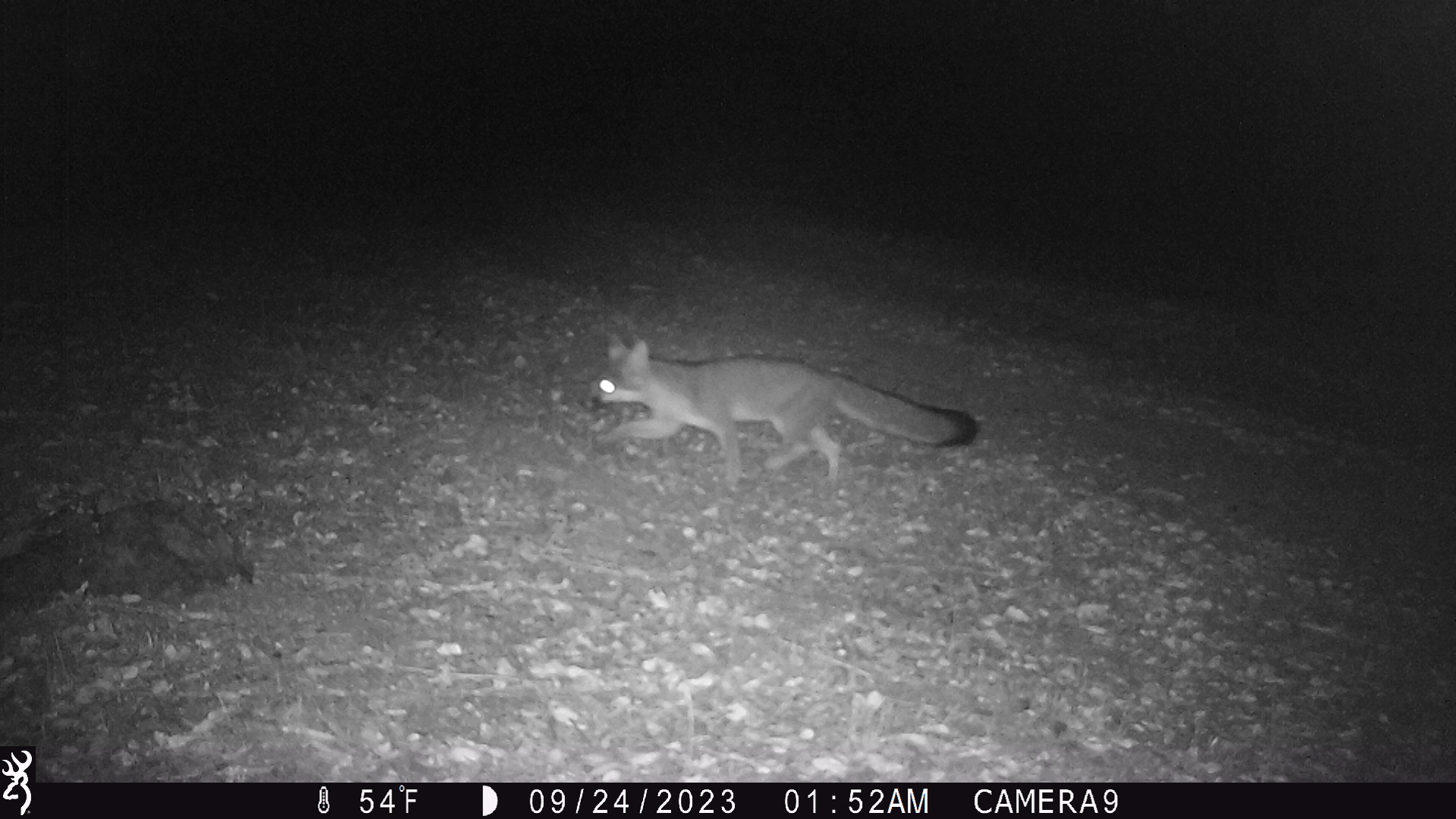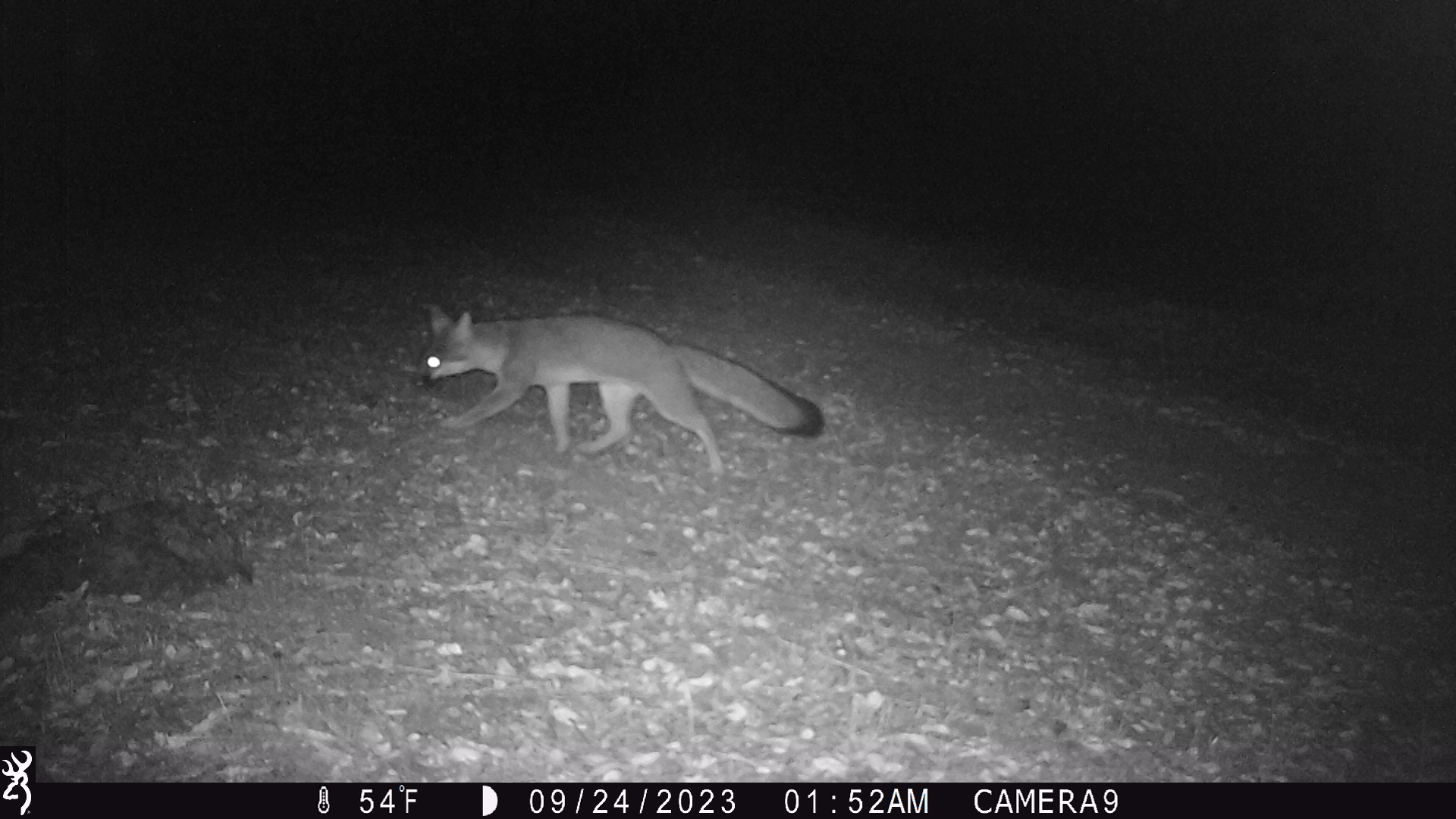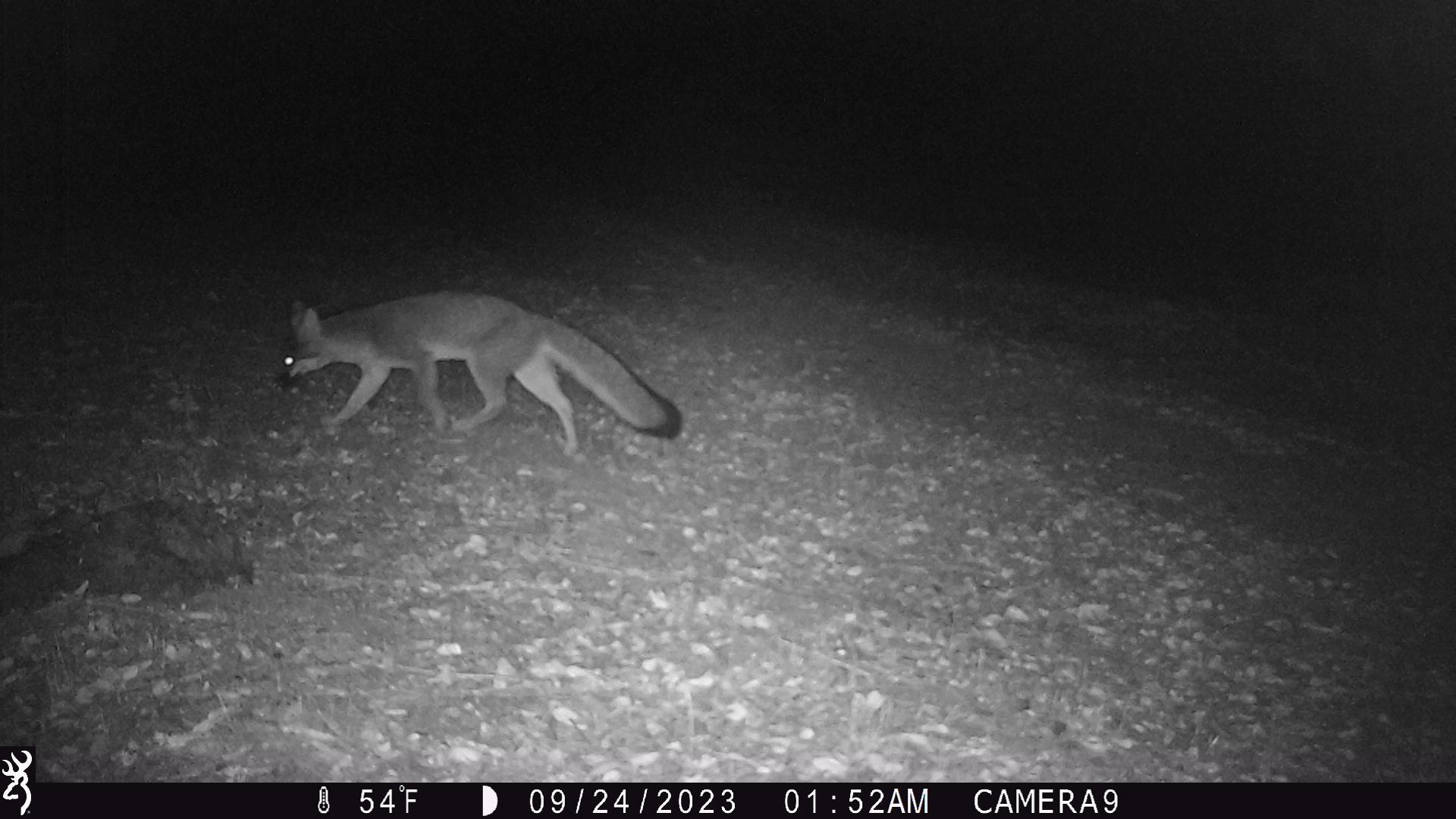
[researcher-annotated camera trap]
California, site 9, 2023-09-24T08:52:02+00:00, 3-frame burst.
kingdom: Animalia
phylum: Chordata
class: Mammalia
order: Carnivora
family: Canidae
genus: Urocyon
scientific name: Urocyon cinereoargenteus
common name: gray fox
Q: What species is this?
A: Gray fox (Urocyon cinereoargenteus).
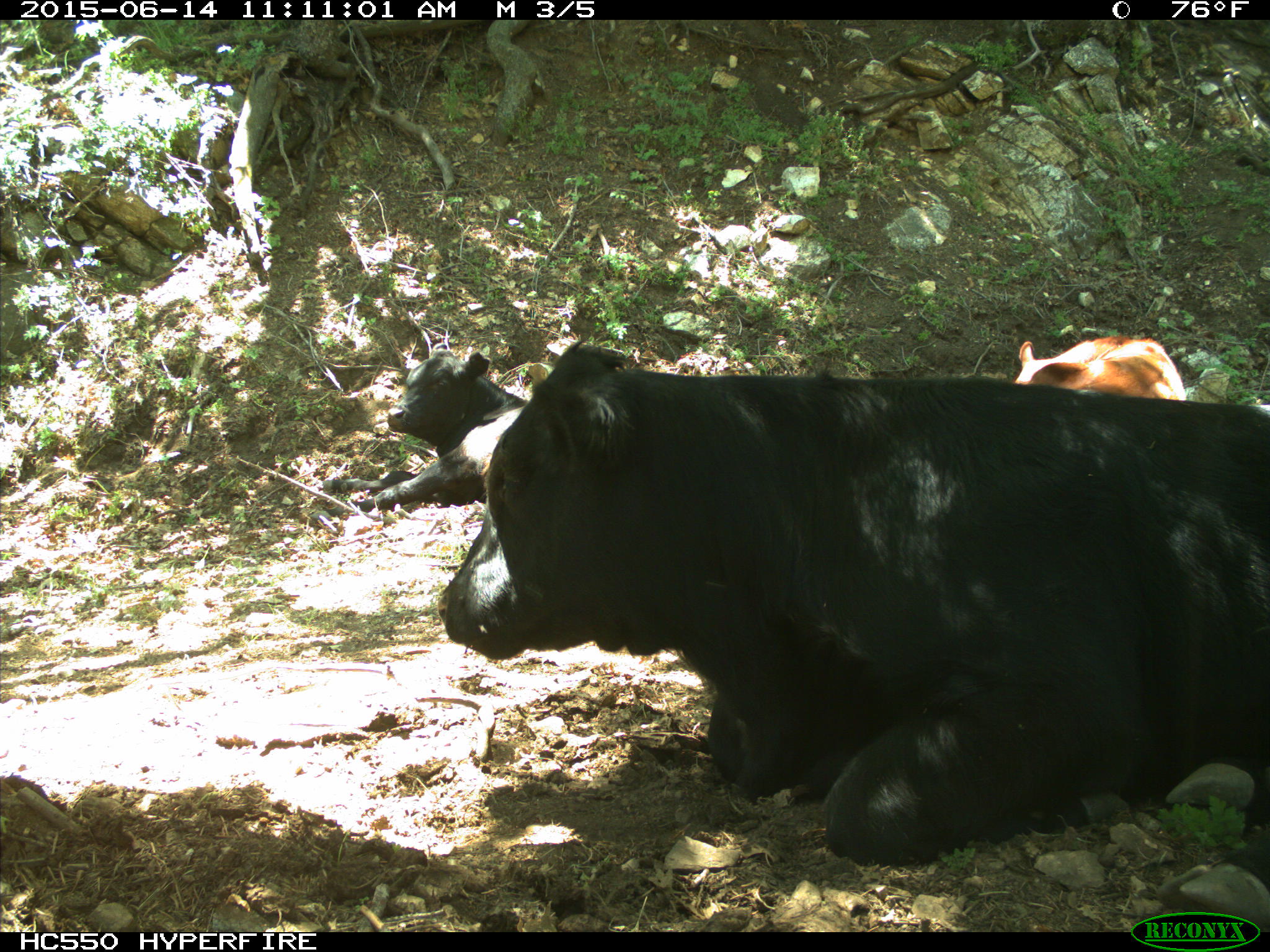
━━━━━━━━━━
### Assignment
Reproduce the complete set of records verbatim and omit the pictures.

### Solution for this problem
[researcher-annotated camera trap]
California, site 9, 2023-09-24T08:52:02+00:00, 3-frame burst.
kingdom: Animalia
phylum: Chordata
class: Mammalia
order: Carnivora
family: Canidae
genus: Urocyon
scientific name: Urocyon cinereoargenteus
common name: gray fox
Q: What species is this?
A: Gray fox (Urocyon cinereoargenteus).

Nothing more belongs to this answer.